--- EXCERPTED TEXT ---
[Begin]
By Conrad Black
* * *
As I suggested when I gave readers a rest from me five
weeks ago, the Republican convention successfully celebrated the complete
rejection of the post-Reagan Republican party: The Bushes, McCain, and Romney
weren’t present or mentioned, or much missed. Cruz, as I wrote in my last piece
here, and the otherwise amiable John Kasich made asses of themselves, and
opinion has moved on.
The Democratic convention’s orgy of self-praise and
joyous continuity generated enough jollity for the Trumpophobic media to open
up a [momentary and fleeting] five-point to seven-point lead for Mrs. Clinton.
But... Donald Trump already [had] the 40% of Americans
who share Archie Bunker’s dislike of political correctness, vote-buying with
welfare, fiscal incontinence, and a feeble foreign policy; and there has been
no further need to serve them up more raw meat. [Therefore] he has just
disappointed, week after week, the frenzied media lynch mob that had implied he
was a racist, a misogynist, an inciter of violence, a vulgar buffoon, a member
of the Flat Earth Society, an advocate of an automatic firearm for every white
seven-year-old American, and probably an enemy of fluoridated drinking water.
(*GUFFAW*)
Of course, it was almost all nonsense, and as Trump has
been uncontroversial, it has been Mrs. Clinton who has made the gaffes (Trump’s
followers — now half the voters –are “deplorables”) [while inciting concerns]
about her health as well.
Peggy Noonan, who doesn’t much care for either candidate
but whose innate fairness and seasoned expertise as a judge of political talent
prevent her from joining the chorus of the hysterics, detected (on September 5
in the Wall Street Journal), as the Clinton lead eroded, that anxiety (over
Trump) was less negative than depression (at the thought of the return of the
Clintons).
* WELL... I'LL LEAVE TO MR. BLACK HIS OPINION OF MS.
NOONAN. SUFFICE IT TO SAY... I'M NOT 100% ON BOARD WITH THE "INNATE
FAIRNESS" LEAD-IN.
[End]
--- DATASET CONTENT ---
[Begin]
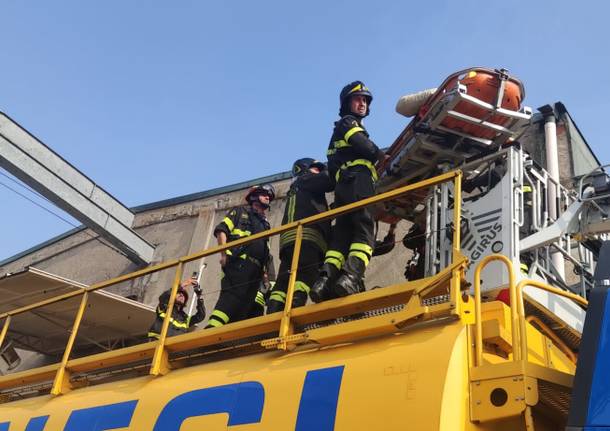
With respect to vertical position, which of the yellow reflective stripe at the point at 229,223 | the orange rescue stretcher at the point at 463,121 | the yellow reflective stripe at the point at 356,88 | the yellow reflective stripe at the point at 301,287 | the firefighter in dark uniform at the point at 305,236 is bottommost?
the yellow reflective stripe at the point at 301,287

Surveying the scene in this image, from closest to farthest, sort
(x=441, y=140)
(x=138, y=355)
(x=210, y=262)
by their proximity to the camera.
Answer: (x=138, y=355) → (x=441, y=140) → (x=210, y=262)

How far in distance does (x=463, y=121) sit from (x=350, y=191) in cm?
114

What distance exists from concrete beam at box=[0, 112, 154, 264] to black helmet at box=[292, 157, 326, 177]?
23.7ft

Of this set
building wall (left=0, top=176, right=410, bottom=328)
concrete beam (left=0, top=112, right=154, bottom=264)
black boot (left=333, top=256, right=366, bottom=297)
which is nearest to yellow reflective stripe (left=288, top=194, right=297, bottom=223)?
black boot (left=333, top=256, right=366, bottom=297)

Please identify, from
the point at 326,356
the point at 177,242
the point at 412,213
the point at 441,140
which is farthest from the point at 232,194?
the point at 326,356

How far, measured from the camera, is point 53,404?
518 cm

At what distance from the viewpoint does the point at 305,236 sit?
16.8ft

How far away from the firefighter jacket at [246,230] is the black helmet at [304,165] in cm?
74

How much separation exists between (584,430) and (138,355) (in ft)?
11.3

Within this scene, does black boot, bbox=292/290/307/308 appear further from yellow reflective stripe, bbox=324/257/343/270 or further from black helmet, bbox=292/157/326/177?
black helmet, bbox=292/157/326/177

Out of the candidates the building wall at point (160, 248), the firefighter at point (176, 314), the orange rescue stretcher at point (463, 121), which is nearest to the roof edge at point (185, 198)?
the building wall at point (160, 248)

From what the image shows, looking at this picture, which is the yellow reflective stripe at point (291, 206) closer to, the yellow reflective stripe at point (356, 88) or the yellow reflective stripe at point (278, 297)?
the yellow reflective stripe at point (278, 297)

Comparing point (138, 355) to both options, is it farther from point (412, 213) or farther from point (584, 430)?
point (584, 430)

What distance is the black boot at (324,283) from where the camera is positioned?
4.24 m
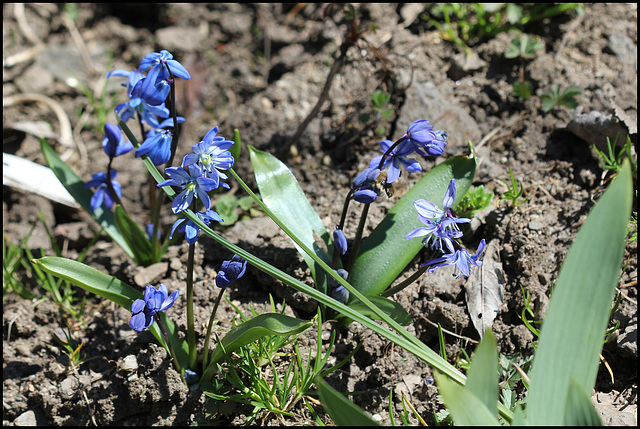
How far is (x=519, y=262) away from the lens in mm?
2463

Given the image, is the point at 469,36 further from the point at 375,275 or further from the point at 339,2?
the point at 375,275

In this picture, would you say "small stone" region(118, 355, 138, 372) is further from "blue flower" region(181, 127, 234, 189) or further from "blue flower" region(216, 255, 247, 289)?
"blue flower" region(181, 127, 234, 189)

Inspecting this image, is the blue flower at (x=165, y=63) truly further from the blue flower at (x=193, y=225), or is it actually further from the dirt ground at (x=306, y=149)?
the dirt ground at (x=306, y=149)

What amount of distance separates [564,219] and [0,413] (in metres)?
2.85

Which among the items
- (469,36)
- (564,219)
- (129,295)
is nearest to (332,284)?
(129,295)

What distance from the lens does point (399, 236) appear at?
2.34 metres

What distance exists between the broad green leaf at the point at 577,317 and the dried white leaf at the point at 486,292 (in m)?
0.81

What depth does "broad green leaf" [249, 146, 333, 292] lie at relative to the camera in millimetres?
2398

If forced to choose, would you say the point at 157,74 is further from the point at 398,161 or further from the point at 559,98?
the point at 559,98

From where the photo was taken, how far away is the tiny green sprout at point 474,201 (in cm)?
257

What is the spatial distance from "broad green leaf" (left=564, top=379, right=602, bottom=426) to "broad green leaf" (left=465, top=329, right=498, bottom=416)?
7.7 inches

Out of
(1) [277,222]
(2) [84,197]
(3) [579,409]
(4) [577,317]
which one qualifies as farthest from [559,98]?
(2) [84,197]

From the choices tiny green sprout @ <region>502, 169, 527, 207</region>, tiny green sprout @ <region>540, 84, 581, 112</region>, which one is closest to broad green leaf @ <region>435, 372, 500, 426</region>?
tiny green sprout @ <region>502, 169, 527, 207</region>

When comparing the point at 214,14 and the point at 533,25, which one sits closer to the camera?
the point at 533,25
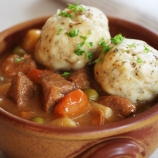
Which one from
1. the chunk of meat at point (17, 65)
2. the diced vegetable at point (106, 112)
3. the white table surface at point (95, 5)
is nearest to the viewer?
the diced vegetable at point (106, 112)

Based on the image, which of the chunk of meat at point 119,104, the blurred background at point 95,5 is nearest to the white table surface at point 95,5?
the blurred background at point 95,5

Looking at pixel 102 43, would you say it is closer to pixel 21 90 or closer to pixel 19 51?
pixel 21 90

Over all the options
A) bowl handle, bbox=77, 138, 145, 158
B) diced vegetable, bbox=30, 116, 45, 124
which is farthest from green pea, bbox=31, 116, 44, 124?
bowl handle, bbox=77, 138, 145, 158

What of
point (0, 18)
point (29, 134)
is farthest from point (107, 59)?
point (0, 18)

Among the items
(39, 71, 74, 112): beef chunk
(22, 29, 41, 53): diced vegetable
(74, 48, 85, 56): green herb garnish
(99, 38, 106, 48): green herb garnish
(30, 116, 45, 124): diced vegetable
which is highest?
(99, 38, 106, 48): green herb garnish

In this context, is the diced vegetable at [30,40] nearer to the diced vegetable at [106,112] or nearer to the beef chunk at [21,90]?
the beef chunk at [21,90]

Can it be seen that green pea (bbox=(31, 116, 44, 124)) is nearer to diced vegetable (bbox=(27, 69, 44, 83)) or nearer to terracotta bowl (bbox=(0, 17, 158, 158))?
terracotta bowl (bbox=(0, 17, 158, 158))
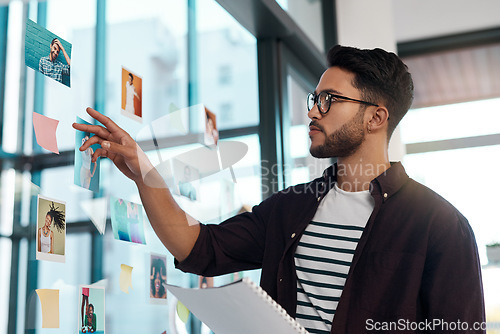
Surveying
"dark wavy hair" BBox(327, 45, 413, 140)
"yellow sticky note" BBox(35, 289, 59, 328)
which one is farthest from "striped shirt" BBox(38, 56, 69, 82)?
"dark wavy hair" BBox(327, 45, 413, 140)

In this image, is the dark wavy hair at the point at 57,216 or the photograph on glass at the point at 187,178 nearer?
the dark wavy hair at the point at 57,216

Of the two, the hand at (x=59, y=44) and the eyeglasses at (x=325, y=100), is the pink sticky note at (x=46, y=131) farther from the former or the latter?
the eyeglasses at (x=325, y=100)

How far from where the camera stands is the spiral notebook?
84 cm

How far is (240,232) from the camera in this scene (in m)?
1.46

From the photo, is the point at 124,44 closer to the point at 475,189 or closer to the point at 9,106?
the point at 9,106

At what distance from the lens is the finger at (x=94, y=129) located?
3.70ft

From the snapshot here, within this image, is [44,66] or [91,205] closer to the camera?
[44,66]

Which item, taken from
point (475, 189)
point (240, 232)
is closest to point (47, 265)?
point (240, 232)

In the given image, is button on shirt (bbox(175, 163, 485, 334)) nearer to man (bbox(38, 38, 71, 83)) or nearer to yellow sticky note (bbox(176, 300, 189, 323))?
yellow sticky note (bbox(176, 300, 189, 323))

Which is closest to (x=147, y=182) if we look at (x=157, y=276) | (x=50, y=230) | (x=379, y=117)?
(x=50, y=230)

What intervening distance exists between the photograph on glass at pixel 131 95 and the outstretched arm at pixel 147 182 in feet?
0.53

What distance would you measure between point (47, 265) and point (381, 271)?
0.73 m

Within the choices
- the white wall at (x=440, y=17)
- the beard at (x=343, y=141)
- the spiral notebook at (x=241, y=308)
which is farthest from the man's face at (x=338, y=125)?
the white wall at (x=440, y=17)

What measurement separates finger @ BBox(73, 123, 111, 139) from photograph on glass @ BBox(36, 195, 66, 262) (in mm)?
156
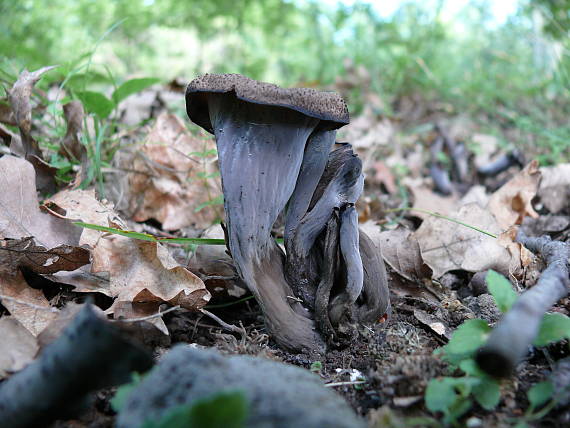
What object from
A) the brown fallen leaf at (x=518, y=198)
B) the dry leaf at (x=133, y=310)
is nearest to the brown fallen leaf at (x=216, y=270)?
the dry leaf at (x=133, y=310)

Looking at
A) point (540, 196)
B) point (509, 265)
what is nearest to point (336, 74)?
point (540, 196)

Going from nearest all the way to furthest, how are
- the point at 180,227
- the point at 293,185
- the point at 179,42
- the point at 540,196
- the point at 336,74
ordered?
the point at 293,185 → the point at 180,227 → the point at 540,196 → the point at 336,74 → the point at 179,42

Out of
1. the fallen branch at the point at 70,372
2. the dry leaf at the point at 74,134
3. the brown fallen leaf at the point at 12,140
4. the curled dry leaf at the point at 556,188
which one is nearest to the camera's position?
the fallen branch at the point at 70,372

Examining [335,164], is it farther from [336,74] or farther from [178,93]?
[336,74]

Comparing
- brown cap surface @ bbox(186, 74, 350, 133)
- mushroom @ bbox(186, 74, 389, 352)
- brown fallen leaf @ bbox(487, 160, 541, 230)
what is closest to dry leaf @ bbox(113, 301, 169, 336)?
mushroom @ bbox(186, 74, 389, 352)

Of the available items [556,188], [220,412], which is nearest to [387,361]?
[220,412]

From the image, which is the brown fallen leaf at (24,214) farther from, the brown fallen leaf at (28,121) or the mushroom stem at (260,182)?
the mushroom stem at (260,182)
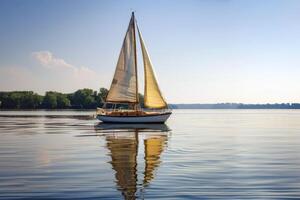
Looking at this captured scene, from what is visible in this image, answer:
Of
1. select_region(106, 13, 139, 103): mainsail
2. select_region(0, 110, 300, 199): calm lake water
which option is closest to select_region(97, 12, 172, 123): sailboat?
select_region(106, 13, 139, 103): mainsail

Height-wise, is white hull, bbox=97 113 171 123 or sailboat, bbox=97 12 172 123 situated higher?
sailboat, bbox=97 12 172 123

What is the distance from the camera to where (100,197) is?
562 inches

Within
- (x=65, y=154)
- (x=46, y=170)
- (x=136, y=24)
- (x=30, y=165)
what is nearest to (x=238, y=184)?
(x=46, y=170)

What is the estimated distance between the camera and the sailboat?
77.1 meters

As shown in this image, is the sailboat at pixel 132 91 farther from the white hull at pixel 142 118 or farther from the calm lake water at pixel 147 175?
the calm lake water at pixel 147 175

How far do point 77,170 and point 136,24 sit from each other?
64027 mm

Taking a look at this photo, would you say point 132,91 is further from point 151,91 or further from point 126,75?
point 151,91

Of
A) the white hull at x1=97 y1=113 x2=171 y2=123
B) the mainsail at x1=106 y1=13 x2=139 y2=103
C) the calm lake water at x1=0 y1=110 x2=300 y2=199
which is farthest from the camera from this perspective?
the mainsail at x1=106 y1=13 x2=139 y2=103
[End]
--- PARTS OF THE EXERCISE ---
1. In the convention column, which newspaper published Peggy Noonan's September 5 piece?
2. Please rewrite the entries that begin at the line containing "Which is closest" and end after the line containing "the point at 293,185 →". Change every "nearest" to "closest", keep everything else the same, and leave out the pictures.
The entries are unrelated to the convention column.

--- RESULTS ---
1. The Wall Street Journal.

2.
Which is closest to (x=147, y=182) if we look at (x=157, y=276) | (x=50, y=230) | (x=379, y=117)?
(x=50, y=230)

What intervening distance exists between the photograph on glass at pixel 131 95 and the outstretched arm at pixel 147 182 in feet?
0.53

What distance would you measure between point (47, 265) and point (381, 271)?
0.73 m

Within the choices
- the white wall at (x=440, y=17)
- the beard at (x=343, y=141)
- the spiral notebook at (x=241, y=308)
which is farthest from the man's face at (x=338, y=125)?
the white wall at (x=440, y=17)

What measurement separates finger @ BBox(73, 123, 111, 139) from photograph on glass @ BBox(36, 195, 66, 262) (in mm)?
156
What object from
A) the brown fallen leaf at (x=518, y=198)
B) the dry leaf at (x=133, y=310)
is closest to the brown fallen leaf at (x=216, y=270)?
the dry leaf at (x=133, y=310)

Looking at
A) point (540, 196)
B) point (509, 265)
what is closest to point (336, 74)?
point (540, 196)

Going from closest all the way to furthest, how are
- the point at 180,227
- the point at 293,185
- the point at 179,42
- the point at 540,196
- the point at 336,74
ordered?
the point at 293,185 → the point at 180,227 → the point at 540,196 → the point at 336,74 → the point at 179,42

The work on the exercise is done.